Halutz was particularly revealing in an interview at the height of the war. When asked about the criticism of Hirsh, he declined to back the officer and only said that during the fighting, no one would be replaced. Halutz sounded even more threatening last week in his first interview after the war when he said, "We'll check exactly where every commander was."
In addition to Hirsh, the officers under scrutiny are Brig.-Gen. Guy Tzur, who commanded Division 162, which operated in the central sector with regular IDF units, and is being blamed now for the breakdown in communications between the brigades under his command, Brig.-Gen. Erez Tzukerman and Brig.-Gen. Eyal Eizenberg, who commanded divisions consisting mainly of reserve units.
Eizenberg has also been criticized for not utilizing all the units at his disposal. All four were seen before the war as high-flyers, officers who would go far in their careers. Now, even if they aren't disciplined in a formal way, they will be tainted by failure, passed over when the choice promotions come up, edged out of the race up to the narrow pinnacle of the pyramid.
Many officers believe that the ugdonerim, the division commanders, are being unfairly targeted.
"The ugdonerim are the most convenient targets," said one officer at one of the division headquarters. "They are visible, identified with battles in a specific area and scapegoating them satisfies the public appetite for head-rolling. But not all of them are equally to blame."

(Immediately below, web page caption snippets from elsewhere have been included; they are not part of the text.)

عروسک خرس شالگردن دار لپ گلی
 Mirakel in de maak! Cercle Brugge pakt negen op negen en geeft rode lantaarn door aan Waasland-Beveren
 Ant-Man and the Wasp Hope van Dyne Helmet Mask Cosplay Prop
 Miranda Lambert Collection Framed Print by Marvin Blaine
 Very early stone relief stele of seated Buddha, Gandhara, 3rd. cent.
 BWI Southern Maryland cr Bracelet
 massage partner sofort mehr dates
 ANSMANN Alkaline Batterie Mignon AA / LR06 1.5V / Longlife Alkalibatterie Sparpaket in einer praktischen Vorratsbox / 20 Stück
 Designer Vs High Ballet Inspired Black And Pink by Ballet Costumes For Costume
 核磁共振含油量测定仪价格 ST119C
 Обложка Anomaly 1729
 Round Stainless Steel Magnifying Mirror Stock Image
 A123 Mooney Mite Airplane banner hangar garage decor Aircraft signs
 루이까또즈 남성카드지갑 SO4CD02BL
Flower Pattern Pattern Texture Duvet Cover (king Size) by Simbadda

But having the division commanders take the blame isn't a new development of this war; it's been the prevailing fashion in the IDF for a few years. In a series of scandals and operational mishaps, the blame went up the hierarchy and stopped there.
In 1987, after a glider-borne terrorist managed to kill six soldiers next to Kiryat Shmona, the sentry was blamed for running away and no officers were punished. Ever since, "the sentry syndrome" has been a buzzword denoting evasion of responsibility. The IDF has tried to avoid this accusation, and gradually the "sacrificial lamb" has risen through the ranks. But generally, the buck stopped before it reached the senior generals of the general staff. They were too high above the battlefield to be touched by its debris.
But if the army continues to exact judgment only from its senior field officers, many within the IDF fear that the next generation of commanders will think twice before signing on for a long-term military career.